Yanukovych as the country’s leader, though no officials have explicitly
said so, even though they have denounced the new interim leaders as
radicals riding to power in an armed fascist coup.
In
the absence of a clear statement of Russia’s intent, the perception of
its strategy has been shaped by rumors, by strident coverage on state
news media and by statements of Russian lawmakers vowing solidarity with
Ukraine’s ethnic Russians and questioning whether Crimea, which the
Soviet Union ceded to Ukraine in 1954, should rightfully be Russia’s.
Three
high-profile members of Russia’s lower house of Parliament arrived in
Crimea on Thursday, visiting the city that is home to Russia’s Black Sea
Fleet. “I arrived in Sevastopol to support residents of Crimea,”

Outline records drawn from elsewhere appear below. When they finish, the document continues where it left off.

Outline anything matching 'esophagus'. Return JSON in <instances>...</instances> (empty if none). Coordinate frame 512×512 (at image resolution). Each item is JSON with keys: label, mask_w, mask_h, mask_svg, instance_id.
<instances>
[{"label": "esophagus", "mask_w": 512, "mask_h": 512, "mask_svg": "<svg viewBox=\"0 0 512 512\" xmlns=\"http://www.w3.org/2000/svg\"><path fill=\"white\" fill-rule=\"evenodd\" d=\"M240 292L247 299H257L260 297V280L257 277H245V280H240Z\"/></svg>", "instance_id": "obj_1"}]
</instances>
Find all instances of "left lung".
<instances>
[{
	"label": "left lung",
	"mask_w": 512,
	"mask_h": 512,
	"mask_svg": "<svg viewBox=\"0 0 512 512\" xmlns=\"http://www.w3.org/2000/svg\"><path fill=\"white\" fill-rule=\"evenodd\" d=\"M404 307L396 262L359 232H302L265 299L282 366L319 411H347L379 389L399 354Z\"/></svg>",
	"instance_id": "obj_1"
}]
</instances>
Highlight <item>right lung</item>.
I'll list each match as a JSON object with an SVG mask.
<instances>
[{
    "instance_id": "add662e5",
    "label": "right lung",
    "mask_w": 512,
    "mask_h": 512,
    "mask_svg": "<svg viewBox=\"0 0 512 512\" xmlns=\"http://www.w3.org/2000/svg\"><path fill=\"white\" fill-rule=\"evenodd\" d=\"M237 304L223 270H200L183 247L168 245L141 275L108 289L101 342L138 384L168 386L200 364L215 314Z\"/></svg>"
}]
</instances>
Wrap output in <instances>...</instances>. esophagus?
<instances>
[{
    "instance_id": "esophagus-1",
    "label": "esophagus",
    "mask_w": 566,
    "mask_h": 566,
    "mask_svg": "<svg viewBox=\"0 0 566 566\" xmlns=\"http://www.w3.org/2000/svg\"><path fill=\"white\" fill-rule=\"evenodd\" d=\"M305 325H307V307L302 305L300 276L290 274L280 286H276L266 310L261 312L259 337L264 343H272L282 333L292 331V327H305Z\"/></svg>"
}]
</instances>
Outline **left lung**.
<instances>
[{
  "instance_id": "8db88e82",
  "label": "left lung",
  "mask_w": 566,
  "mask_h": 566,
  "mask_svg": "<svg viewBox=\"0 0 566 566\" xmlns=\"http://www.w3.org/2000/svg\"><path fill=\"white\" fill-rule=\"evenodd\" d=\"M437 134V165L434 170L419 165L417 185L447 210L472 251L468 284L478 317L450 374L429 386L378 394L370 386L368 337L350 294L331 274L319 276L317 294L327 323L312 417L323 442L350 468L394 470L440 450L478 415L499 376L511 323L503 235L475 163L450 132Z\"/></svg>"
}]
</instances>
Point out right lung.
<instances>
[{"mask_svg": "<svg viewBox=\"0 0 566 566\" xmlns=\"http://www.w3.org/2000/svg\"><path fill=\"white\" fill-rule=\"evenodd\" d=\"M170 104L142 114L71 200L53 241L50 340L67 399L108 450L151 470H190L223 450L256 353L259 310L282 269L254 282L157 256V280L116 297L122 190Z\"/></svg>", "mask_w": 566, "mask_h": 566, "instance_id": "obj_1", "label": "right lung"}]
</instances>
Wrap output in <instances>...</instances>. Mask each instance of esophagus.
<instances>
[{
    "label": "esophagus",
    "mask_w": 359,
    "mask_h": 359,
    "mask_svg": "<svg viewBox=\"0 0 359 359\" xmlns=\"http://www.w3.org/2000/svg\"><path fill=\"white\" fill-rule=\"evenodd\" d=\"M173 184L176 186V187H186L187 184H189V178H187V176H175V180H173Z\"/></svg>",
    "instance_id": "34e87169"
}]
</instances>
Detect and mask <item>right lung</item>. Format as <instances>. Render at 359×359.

Nikolai Valuev, a former boxing champion who was elected to the
Parliament in 2011, wrote on Twitter. “Friends, Russia is with you.”
He
was joined by the first woman in space, Valentina Tereshkova, and a
former Olympic figure skater, Irina Rodnina, who carried the Olympic
torch on its final leg at the opening ceremony of the Winter Games in
Sochi (and was mired in a controversy over her recent posting of a
doctored and racist photograph of President Obama and his wife,
Michelle), RIA Novosti reported.
Mr.
Valuev, an unmistakable presence at 7 feet 1 inch tall, described the
visit as a fact-finding mission “to personally interact with the
residents to know the situation from the inside.” Like many officials in
Russia, he said the crisis in Ukraine, or at least the foreign news
media reporting on it, was clouded by Western propaganda. “There is an
information war,” he wrote on Twitter.
The
military exercise that began in earnest on Thursday added an ominous
element of volatility. Aleksandr Golts, an independent military analyst
in Moscow, said that the exercise could theoretically — and he
emphasized the word theoretically — disguise a more general mobilization
of Russia’s military in case a conflict erupted over Ukraine.
“In
my view it’s very bad, even if there are no plans to use the military,
that maneuvers are being held with the goal of testing the nerves of
others,” he said.
To
critics, especially in Ukraine, the Kremlin’s hand is seen in many of
the most disturbing turns in the unfolding situation, including the
visits by Russian lawmakers; reports of handing out Russian passports to
Crimea’s citizens, as happened in Georgia’s breakaway regions of South
Ossetia and Abkhazia; and the mysterious seizure of the Parliament
building in Crimea. They see the downward spiraling of events as
evidence that Mr. Putin intends to splinter the country and retake
Crimea as Russian territory.
“We’re not interfering,” Mr. Peskov, the president’s spokesman, said on Thursday. “We’re standing on this position.”